• _TASK REQUIREMENTS_: Copy out, word for word, the lines running from the one containing "Given what you" down to the one containing "Answer: concrete block", with both of those lines included.

◇ ◇ ◇ ◇

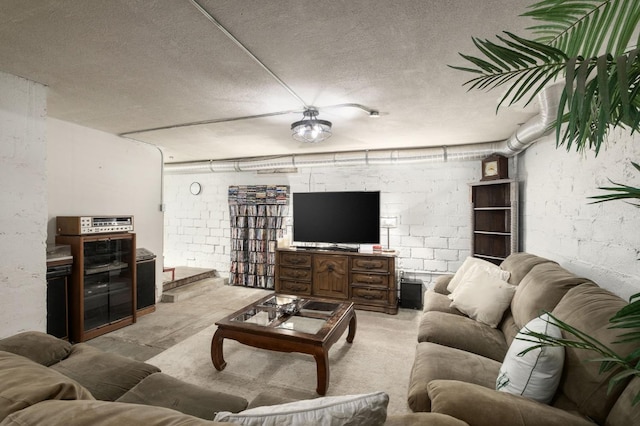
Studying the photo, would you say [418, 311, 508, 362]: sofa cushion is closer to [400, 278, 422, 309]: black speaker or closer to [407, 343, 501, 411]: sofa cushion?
[407, 343, 501, 411]: sofa cushion

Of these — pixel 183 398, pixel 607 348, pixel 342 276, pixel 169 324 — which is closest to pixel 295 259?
pixel 342 276

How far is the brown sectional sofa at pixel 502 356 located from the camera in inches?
44.6

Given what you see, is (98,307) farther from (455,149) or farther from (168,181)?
(455,149)

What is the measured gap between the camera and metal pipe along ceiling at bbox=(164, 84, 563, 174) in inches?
123

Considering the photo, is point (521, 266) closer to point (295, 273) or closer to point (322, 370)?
point (322, 370)

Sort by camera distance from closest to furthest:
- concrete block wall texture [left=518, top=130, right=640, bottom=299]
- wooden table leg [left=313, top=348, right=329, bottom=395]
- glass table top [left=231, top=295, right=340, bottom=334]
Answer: concrete block wall texture [left=518, top=130, right=640, bottom=299], wooden table leg [left=313, top=348, right=329, bottom=395], glass table top [left=231, top=295, right=340, bottom=334]

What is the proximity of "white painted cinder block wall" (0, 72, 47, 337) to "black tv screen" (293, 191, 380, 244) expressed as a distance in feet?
10.3

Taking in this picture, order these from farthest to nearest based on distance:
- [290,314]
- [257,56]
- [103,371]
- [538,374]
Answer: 1. [290,314]
2. [257,56]
3. [103,371]
4. [538,374]

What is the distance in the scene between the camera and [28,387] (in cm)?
78

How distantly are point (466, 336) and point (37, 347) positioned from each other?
263 centimetres

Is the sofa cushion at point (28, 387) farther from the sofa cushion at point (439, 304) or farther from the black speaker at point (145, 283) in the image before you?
the black speaker at point (145, 283)

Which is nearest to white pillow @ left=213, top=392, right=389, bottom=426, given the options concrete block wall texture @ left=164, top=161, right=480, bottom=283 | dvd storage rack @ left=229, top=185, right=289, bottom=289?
concrete block wall texture @ left=164, top=161, right=480, bottom=283

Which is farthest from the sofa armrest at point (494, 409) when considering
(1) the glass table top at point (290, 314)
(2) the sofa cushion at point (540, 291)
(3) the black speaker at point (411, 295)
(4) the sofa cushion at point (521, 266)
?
(3) the black speaker at point (411, 295)

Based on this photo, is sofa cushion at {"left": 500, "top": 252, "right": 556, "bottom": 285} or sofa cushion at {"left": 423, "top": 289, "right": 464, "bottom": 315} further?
sofa cushion at {"left": 423, "top": 289, "right": 464, "bottom": 315}
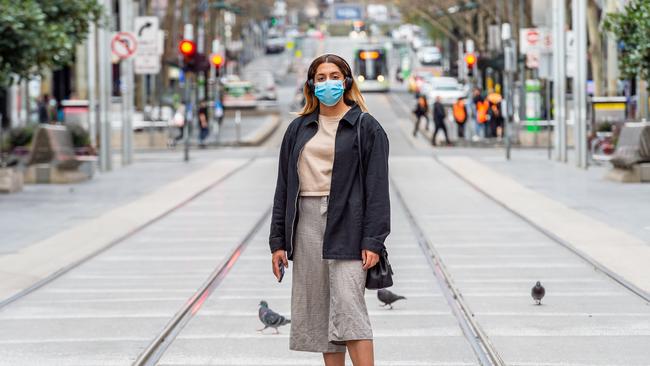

◇ ◇ ◇ ◇

• _EXERCISE RESPONSE_:
Given what you see, is (98,307) farther from (455,149) or farther from (168,181)?
(455,149)

What is the measured gap between the camera and metal pipe along ceiling at bbox=(164, 84, 563, 174) in inches?
123

Considering the photo, is point (521, 266) closer to point (295, 273) or closer to point (322, 370)?
point (322, 370)

Sort by camera distance from closest to furthest:
- concrete block wall texture [left=518, top=130, right=640, bottom=299]
- wooden table leg [left=313, top=348, right=329, bottom=395]
- glass table top [left=231, top=295, right=340, bottom=334]
Answer: concrete block wall texture [left=518, top=130, right=640, bottom=299], wooden table leg [left=313, top=348, right=329, bottom=395], glass table top [left=231, top=295, right=340, bottom=334]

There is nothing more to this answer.